Alıştırma Görevleri:
a - Hasan dayıyla ilgili metinde gençlerin evi ölçerken ve yıkıyormuş gibi yaparken kullandığı araçların hepsini sırala.
b - Hasan dayıyla ilgili metinde "Şakacı, şen şakrak" sözlerinden başlayıp "gülüp eğlenme mekânıydı." sözlerine kadar uzanan bölümün tamamını hiç değiştirmeden yinele.
c - Hasan dayıyla ilgili metne göre aşağıdaki soruları yanıtla.
(i) Hasan dayının evi mahallenin muzip gençleri için ne tür bir mekândı?
(ii) Hasan dayı o gün eve nereden dönüyordu?
(iii) Hasan dayı çareyi hangi komşusunu çağırmakta buldu?

Alıntılanan Metin:
Şakacı, şen şakrak ve aynı zamanda nüktedan özelliğiyle nam yapan Hasan dayı, her yaştan insanların ileri duyduğu, sevdiği yaşlı bir insan.
Bu özelliklerinin bir sonucu olarak herkes tarafından tanınan, sevilen, ilgi odağı haline gelen Hasan dayının evi de, her yaştan insanın uğrak yeri olmuş. Mahalledeki bir çok insan üzerindeki yorgunluğu, stresi, sıkıntıyı atmak için hemen her gün Hasan dayının hanesine gider, şaka şamata ağırlıklı sohbetlerle zamanını geçirir. Hele mahallenin muzip gençleri için Hasan dayının evi gece gündüz demeden hemen her gün şakalaşma, gülüp eğlenme mekânıydı.
Bir gün tarladan yorgun, bitkin bir şekilde eve dönen Hasan dayı, her gün olduğu gibi mahallenin hemen hemen bütün gençlerini evinde görür. Bu arada iki üç gencin ellerinde metre ile evini içeriden, dışarıdan ölçerek ellerindeki deftere de birşeyler yazdıklarını görünce; “Yahu ne yapıyorsunuz? Ne diye evimi ölçüp birşeyler yazıp duruyorsunuz?” deyince işin şakasında-şamatasında olan gençler de ciddi bir tavırla: “Sana ne Hasan dayı, bu ev bizim değil mi? Mahallenin gençleri olarak evimizi yıkıp, tekrar yapacağız” dediler. Hasan dayı her ne kadar bu evin kendisinin olduğunu, bu konuda şakayı bırakıp, bu işten vazgeçmelerini istediyse de, gençler hiç ara vermeden bir taraftan ölçümlerine devam ederken, bir kaç genç de evin damına çıkıp, kama-kürekle güya evi yıkma numarası yapıyorlar. Şakanın sonucunun ciddiye bindiğini fark eden Hasan dayı, çareyi komşusu Mahmut amcayı çağırmakta buluyor; “Yahu komşu, Allah aşkına bu ev benim değil mi? Çabuk söyle. Şimdi şu gençler yıllardır oturduğum bu evin kendilerinin olduğunu, evi yıkıp yeniden yapacaklarını söylüyorlar. Çabuk söyle, bu ev benim mi, bunların mı?” Bu işin bir şaka işi olduğunu, gençlerin her zaman olduğu gibi Hasan dayıyı makaraya sardıklarını anlayan Mahmut amca da, bu şakaya bir başka tat katmak niyetiyle “Valla Hasan dayı, ne diyeyim? Bu evin senin mi, gençlerin mi olduğunu bilemiyorum. Ama gece gündüz bu gençlerin bu evde olduklarını, bu evde yatıp kalktıklarını biliyorum” deyince Hasan dayı iyice küplere binerek; “Ulan, senin gibi komşu olmaz olsun” diyerek, bir taraftan da gençleri kovalamaya başladı.

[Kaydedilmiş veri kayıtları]
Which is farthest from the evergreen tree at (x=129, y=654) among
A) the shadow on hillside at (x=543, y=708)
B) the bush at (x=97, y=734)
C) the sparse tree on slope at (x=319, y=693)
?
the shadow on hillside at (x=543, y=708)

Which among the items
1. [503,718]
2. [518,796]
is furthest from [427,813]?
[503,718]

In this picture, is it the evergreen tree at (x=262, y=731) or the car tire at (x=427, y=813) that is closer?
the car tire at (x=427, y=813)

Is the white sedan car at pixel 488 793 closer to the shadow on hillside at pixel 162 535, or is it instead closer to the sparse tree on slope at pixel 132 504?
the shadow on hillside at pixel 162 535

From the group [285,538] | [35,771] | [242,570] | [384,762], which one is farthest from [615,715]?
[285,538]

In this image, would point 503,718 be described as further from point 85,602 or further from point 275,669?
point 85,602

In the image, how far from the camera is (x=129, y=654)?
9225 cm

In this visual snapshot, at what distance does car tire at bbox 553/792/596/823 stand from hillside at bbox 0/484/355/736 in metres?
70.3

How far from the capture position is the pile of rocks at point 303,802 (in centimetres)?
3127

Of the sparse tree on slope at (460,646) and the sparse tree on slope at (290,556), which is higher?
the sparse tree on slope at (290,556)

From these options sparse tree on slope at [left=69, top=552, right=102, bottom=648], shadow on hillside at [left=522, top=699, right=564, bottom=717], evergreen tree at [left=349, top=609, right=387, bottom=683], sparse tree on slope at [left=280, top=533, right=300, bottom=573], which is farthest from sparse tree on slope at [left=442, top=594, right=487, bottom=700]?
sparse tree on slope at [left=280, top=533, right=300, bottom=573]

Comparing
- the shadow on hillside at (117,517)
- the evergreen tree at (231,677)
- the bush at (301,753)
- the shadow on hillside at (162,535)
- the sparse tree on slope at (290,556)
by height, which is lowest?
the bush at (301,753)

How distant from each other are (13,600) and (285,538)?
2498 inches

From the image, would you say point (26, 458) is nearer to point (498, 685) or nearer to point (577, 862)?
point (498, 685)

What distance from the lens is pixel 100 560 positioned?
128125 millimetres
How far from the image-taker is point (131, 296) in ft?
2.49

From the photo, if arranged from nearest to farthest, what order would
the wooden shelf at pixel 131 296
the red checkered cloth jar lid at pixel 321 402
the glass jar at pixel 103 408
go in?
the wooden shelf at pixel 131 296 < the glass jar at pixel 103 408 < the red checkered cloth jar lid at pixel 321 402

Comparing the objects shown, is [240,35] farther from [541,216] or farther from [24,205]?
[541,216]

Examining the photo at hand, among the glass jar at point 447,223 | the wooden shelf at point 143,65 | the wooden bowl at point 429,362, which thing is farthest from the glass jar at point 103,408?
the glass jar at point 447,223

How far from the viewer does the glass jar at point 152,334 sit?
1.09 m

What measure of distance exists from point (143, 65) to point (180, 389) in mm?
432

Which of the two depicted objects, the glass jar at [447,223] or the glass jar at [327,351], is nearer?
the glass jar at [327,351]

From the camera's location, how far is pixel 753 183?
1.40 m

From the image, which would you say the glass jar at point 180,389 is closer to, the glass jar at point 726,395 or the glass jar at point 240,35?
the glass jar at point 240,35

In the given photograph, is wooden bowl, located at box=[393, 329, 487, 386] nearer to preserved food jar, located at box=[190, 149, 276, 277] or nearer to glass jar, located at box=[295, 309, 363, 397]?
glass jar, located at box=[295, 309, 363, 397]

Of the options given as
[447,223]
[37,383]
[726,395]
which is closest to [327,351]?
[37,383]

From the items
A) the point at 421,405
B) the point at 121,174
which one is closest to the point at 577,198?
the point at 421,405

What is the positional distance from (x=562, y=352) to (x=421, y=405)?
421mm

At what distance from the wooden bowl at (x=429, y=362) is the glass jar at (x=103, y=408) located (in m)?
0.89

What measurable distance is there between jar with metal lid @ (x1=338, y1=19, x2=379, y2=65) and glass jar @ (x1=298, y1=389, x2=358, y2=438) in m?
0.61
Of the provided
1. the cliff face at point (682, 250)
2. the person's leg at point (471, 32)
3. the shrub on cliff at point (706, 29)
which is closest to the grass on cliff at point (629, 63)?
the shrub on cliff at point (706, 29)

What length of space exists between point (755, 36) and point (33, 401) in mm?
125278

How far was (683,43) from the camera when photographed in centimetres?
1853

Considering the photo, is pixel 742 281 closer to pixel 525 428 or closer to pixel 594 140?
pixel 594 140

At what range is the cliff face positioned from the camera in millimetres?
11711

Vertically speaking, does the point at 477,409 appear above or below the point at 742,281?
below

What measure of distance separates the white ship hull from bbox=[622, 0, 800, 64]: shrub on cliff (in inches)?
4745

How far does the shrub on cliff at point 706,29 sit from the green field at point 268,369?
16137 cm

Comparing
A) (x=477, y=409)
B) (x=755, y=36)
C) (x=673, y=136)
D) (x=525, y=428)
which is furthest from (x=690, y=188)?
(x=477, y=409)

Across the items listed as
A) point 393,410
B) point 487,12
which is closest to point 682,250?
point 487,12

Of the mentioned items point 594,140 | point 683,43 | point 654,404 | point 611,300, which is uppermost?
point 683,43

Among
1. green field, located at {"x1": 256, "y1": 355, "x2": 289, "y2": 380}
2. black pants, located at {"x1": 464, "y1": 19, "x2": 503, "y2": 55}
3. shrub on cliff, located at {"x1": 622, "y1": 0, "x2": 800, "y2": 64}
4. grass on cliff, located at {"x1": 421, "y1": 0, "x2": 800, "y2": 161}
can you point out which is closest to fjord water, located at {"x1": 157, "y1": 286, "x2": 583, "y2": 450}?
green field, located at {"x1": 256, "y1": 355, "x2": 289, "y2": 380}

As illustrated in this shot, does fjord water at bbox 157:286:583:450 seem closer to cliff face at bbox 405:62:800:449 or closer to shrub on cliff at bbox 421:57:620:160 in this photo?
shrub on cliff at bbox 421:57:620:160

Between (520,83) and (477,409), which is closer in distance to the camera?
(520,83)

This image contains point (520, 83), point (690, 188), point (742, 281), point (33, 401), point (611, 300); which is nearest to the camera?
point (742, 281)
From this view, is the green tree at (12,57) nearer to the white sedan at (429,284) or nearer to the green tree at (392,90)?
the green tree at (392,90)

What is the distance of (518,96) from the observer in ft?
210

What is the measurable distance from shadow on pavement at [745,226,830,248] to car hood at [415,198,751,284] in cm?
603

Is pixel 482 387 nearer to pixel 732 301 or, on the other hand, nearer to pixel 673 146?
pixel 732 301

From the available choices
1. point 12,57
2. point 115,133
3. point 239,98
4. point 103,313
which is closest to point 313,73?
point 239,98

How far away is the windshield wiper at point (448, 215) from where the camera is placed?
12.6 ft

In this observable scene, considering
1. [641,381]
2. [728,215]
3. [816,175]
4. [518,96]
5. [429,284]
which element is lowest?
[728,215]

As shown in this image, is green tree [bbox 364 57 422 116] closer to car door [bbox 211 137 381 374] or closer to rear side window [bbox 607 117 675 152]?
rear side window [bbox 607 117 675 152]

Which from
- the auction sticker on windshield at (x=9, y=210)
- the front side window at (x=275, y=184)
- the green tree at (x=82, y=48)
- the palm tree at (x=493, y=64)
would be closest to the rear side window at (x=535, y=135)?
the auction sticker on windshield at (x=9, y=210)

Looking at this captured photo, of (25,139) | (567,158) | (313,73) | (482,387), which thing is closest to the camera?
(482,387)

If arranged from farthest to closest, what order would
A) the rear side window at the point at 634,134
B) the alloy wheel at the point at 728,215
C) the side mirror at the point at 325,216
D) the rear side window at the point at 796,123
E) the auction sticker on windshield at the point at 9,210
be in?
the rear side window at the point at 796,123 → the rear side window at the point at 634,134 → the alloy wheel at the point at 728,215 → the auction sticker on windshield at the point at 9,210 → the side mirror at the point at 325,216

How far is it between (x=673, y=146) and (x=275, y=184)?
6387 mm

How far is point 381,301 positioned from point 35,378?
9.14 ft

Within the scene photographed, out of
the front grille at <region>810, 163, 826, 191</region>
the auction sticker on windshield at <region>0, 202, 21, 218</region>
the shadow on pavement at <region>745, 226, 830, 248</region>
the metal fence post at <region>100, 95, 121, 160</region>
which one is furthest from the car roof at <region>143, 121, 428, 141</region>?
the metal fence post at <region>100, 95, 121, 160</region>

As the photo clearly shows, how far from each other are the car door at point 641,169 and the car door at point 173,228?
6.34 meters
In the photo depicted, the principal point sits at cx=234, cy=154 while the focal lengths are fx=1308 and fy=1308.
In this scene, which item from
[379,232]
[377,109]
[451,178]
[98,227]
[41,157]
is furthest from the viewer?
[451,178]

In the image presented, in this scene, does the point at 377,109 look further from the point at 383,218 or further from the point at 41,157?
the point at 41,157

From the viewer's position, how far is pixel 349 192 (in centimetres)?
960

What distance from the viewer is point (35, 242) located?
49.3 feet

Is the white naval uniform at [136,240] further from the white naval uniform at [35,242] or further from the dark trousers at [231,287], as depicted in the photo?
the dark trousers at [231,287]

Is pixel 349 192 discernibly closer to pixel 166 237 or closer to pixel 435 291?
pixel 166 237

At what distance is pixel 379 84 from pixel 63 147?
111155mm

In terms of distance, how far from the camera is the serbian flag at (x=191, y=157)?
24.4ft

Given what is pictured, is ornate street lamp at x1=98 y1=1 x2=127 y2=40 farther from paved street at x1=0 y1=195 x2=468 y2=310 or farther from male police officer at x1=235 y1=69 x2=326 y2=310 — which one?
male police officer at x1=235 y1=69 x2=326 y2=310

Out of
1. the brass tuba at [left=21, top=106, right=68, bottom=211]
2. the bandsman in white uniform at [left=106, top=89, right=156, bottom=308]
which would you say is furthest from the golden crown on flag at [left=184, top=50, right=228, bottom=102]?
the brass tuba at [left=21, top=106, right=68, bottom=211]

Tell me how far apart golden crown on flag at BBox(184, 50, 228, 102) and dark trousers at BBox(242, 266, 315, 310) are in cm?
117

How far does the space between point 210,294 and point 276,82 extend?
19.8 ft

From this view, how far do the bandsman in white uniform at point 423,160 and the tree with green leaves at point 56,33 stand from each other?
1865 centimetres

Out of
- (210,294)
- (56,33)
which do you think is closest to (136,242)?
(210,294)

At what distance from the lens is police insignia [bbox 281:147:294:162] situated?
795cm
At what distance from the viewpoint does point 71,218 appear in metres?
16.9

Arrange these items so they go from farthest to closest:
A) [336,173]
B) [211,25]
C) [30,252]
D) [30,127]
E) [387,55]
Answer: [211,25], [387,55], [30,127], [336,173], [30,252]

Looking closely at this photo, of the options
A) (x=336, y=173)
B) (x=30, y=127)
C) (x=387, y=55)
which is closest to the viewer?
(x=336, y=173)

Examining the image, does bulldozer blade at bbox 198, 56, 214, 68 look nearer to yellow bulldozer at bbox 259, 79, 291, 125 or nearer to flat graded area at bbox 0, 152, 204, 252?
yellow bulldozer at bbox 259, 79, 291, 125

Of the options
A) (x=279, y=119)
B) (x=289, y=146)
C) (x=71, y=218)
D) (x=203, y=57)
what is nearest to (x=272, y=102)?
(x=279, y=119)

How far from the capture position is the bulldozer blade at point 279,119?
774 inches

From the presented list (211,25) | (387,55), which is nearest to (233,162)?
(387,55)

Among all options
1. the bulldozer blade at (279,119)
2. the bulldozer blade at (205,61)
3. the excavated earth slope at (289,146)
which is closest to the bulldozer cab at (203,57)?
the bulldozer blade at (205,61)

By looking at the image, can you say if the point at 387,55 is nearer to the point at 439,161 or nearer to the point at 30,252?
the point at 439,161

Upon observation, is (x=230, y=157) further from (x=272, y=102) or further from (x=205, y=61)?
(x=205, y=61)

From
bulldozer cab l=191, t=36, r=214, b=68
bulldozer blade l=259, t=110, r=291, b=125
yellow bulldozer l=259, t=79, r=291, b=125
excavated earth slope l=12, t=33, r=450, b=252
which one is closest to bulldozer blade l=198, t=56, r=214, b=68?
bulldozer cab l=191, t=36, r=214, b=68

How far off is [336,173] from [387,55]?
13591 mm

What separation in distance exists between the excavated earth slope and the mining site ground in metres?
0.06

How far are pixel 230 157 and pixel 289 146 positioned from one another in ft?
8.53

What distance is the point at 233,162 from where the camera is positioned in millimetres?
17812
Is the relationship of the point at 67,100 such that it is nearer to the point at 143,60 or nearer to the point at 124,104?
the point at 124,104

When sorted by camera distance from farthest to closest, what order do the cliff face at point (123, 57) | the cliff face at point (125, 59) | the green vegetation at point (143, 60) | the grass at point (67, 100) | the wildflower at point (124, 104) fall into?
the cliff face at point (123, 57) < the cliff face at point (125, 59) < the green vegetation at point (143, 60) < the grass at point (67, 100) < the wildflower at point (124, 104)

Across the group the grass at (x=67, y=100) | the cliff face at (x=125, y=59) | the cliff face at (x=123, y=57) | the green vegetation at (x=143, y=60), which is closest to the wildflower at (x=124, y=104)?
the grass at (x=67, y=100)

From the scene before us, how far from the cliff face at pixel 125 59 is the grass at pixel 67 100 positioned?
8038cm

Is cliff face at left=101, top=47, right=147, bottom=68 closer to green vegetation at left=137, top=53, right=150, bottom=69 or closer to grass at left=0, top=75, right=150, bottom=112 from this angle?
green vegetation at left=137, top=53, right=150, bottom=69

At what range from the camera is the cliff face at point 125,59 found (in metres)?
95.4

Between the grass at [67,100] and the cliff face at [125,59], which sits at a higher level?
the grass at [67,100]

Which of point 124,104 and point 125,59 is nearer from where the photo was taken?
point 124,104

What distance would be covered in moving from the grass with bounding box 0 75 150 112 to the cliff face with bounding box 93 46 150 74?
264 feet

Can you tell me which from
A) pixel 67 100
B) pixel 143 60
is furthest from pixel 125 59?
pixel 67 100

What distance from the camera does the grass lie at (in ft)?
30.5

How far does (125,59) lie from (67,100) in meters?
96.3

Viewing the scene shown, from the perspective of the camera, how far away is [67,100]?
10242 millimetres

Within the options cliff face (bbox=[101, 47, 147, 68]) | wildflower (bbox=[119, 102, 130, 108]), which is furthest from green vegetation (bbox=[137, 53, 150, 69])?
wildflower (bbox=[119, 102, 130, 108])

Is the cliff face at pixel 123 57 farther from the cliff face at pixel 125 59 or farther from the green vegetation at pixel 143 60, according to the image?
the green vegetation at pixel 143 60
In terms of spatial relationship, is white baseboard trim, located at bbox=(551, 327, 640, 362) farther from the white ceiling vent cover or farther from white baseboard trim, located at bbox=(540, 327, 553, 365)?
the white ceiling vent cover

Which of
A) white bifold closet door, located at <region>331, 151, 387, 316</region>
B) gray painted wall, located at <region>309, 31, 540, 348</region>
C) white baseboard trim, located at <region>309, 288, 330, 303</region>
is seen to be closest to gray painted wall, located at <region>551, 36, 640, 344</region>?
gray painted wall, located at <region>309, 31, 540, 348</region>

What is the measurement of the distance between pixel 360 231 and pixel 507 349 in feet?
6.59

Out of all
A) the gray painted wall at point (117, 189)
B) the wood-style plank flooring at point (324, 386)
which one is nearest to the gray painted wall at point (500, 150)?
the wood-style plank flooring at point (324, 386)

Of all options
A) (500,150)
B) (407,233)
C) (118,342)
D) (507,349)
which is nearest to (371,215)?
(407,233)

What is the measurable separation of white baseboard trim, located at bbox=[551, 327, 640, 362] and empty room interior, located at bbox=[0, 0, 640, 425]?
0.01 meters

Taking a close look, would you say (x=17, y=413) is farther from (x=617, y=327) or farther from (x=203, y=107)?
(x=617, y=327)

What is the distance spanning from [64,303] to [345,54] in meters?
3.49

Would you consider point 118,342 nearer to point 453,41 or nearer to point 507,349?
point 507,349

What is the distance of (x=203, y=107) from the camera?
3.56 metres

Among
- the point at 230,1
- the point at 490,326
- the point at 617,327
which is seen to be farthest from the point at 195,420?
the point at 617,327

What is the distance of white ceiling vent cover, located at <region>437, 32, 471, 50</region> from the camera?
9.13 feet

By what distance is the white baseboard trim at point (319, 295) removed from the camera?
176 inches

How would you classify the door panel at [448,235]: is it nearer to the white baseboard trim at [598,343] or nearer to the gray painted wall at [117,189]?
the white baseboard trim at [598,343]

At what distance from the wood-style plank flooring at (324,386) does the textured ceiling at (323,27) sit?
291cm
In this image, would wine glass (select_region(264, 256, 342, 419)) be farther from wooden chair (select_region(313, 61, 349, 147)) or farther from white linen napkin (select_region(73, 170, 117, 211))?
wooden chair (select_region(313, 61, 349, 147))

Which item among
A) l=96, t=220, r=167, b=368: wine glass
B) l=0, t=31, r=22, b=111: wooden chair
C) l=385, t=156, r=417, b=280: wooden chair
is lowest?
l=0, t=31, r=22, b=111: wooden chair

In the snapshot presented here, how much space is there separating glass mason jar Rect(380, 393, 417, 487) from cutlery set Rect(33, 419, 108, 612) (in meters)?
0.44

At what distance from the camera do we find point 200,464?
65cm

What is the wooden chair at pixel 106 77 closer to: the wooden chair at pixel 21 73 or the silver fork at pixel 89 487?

Görev Yanıtları:
a - metre, defter, kama, kürek

b -
Şakacı, şen şakrak ve aynı zamanda nüktedan özelliğiyle nam yapan Hasan dayı, her yaştan insanların ileri duyduğu, sevdiği yaşlı bir insan.
Bu özelliklerinin bir sonucu olarak herkes tarafından tanınan, sevilen, ilgi odağı haline gelen Hasan dayının evi de, her yaştan insanın uğrak yeri olmuş. Mahalledeki bir çok insan üzerindeki yorgunluğu, stresi, sıkıntıyı atmak için hemen her gün Hasan dayının hanesine gider, şaka şamata ağırlıklı sohbetlerle zamanını geçirir. Hele mahallenin muzip gençleri için Hasan dayının evi gece gündüz demeden hemen her gün şakalaşma, gülüp eğlenme mekânıydı.

c -
(i) Şakalaşma, gülüp eğlenme mekânıydı.
(ii) Tarladan dönüyordu.
(iii) Komşusu Mahmut amcayı çağırdı.